What comes to mind when you think of what hunger looks like? Do you envision the gaunt-faced unemployed during the Depression Era scavenging for food, the bloated bellies of starving children in Africa? It is a reality check to know that in America, half of hungry households are white, and two-thirds of those households are with children and at least one working adult. In 2006, the U.S. government replaced “hunger” with the term “food insecure” to describe any household where, sometime during the previous year, people didn’t have enough food to eat.
Today, 822 million worldwide are undernourished – one in every nine people. According to the UN hunger report, global hunger is the rise for the 3rd year in a row, from 785 million in 2015 to 822 million in 2018.

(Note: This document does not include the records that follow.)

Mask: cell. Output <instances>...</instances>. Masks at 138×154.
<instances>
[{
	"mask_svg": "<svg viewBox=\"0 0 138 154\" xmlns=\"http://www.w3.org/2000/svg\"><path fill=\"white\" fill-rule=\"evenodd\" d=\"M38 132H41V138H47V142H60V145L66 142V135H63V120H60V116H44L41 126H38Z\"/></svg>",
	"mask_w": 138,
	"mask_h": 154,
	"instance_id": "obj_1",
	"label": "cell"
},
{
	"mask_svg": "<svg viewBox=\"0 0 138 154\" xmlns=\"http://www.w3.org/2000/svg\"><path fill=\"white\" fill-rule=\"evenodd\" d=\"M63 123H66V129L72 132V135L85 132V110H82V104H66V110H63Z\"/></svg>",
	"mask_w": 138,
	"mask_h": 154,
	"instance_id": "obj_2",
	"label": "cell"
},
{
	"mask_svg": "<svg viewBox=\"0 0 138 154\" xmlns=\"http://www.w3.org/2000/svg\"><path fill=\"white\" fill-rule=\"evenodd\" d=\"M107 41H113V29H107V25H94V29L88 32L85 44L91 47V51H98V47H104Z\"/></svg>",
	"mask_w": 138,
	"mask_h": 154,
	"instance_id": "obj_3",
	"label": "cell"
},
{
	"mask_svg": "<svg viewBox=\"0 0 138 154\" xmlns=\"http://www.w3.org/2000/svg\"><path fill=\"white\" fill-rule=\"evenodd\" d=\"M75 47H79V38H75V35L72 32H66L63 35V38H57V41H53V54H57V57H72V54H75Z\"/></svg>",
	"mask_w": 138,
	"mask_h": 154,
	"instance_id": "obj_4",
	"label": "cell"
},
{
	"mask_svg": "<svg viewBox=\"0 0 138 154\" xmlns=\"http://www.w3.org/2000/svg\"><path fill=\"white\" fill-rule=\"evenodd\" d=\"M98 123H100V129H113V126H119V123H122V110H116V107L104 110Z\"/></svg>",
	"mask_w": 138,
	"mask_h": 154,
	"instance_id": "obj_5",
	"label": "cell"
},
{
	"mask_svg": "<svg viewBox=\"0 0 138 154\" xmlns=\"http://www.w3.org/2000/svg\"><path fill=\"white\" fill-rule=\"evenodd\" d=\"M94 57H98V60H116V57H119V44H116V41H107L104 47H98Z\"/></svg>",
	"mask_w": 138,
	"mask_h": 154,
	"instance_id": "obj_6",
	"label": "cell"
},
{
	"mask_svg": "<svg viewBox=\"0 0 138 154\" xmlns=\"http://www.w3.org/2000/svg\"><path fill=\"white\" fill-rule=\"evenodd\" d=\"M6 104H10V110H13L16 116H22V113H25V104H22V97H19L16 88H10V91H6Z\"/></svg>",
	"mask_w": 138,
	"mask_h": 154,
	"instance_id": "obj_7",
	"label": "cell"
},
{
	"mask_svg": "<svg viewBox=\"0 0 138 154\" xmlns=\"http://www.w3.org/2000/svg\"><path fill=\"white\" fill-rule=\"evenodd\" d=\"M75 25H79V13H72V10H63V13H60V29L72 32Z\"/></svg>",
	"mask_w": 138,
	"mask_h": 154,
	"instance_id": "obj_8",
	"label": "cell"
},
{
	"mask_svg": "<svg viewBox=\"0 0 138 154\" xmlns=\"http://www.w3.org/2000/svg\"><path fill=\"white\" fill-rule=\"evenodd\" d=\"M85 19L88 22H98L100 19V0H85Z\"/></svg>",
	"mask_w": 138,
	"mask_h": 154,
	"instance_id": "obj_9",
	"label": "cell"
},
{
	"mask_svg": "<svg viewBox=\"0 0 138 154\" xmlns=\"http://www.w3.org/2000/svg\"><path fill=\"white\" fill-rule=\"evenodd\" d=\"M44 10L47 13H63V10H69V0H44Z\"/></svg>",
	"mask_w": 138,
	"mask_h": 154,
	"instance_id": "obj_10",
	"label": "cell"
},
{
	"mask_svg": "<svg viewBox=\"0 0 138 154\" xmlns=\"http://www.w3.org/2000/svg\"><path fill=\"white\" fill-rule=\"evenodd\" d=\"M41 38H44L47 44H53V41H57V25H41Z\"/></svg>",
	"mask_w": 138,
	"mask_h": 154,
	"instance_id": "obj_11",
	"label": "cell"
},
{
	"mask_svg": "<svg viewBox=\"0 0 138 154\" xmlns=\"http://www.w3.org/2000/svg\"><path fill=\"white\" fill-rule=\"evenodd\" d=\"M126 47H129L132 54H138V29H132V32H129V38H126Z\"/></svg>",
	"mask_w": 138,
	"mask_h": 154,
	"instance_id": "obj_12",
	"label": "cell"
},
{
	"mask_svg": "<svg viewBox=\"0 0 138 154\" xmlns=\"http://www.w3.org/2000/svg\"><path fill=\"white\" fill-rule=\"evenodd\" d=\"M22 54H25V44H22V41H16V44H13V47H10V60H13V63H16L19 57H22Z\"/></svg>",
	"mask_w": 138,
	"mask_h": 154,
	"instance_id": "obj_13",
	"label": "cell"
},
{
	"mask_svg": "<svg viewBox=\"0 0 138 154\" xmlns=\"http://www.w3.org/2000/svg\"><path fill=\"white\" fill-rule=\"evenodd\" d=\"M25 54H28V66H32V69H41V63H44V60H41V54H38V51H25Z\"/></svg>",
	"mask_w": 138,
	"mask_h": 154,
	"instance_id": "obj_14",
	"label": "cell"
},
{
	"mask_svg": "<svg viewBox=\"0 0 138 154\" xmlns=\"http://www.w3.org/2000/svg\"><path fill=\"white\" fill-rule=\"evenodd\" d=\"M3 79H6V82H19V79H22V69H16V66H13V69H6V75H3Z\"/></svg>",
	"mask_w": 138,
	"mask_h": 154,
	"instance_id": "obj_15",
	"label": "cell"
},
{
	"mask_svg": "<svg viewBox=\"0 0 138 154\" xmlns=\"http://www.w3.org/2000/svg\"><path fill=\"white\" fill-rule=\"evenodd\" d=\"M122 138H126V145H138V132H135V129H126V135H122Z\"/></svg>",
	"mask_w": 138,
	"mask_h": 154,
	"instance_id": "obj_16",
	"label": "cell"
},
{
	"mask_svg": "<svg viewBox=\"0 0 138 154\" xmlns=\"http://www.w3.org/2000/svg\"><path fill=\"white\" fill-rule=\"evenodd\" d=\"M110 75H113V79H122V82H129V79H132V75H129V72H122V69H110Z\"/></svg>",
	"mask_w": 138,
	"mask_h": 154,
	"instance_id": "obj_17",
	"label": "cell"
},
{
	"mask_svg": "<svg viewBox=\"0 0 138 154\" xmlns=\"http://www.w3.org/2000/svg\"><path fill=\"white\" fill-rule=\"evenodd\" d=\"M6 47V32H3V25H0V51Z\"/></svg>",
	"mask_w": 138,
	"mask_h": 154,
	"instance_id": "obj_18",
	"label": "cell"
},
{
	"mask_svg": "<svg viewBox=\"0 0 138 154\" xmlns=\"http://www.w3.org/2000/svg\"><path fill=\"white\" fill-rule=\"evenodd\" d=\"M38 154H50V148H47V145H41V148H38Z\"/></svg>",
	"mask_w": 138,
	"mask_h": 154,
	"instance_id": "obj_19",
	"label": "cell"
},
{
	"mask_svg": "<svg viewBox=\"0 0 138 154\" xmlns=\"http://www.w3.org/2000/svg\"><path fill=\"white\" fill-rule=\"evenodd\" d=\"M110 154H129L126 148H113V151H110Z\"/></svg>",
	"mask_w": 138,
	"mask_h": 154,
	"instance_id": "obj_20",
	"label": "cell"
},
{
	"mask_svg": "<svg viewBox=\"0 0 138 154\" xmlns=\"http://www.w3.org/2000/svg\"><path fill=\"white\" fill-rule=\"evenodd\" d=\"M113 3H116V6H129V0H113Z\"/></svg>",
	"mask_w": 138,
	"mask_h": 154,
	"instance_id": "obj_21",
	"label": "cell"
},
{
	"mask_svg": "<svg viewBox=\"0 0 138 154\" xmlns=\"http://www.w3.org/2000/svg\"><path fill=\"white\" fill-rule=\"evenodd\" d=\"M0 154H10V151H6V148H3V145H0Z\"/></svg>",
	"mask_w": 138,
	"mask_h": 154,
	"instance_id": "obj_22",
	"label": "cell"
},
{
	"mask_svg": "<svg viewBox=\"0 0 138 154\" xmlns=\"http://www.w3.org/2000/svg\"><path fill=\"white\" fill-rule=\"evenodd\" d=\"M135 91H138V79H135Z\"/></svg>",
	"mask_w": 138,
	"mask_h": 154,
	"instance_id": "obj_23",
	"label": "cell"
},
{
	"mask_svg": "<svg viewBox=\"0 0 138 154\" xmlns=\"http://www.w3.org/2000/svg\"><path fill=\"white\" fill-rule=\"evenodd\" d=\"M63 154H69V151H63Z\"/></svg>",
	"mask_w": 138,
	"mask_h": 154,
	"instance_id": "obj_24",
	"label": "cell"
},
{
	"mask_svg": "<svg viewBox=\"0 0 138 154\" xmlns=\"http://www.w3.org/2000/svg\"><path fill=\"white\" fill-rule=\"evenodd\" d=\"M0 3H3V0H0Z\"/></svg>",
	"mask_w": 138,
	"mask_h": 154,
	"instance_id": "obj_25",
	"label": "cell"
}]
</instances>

When we bring the focus on this subject to the United States, the world’s greatest food-producing nation, we as a country have 37 million people struggling with food scarcity and more than 11 million of those affected being children. This is according to Feeding America. In typing these statistics, knowing that at this moment, someone is hungry, my heart breaks. I applaud the efforts of food banks around the country and worldwide organizations that help where they can.
At this week’s Rotary meeting we have the pleasure of hearing from our own Kellie Battaglia, the Development Director for ACCESS, to bring you up to date on local efforts in combating food scarcity. Please join me for an eye-opening afternoon. You may just find yourself helping fill backpacks on a Friday with your fellow Rotarians more often or signing up for one of ACCESS’s events in the future.
Today there are over 50,000 food emergency programs across the county. It is a blessing to know that ACCESS is here to help our local community!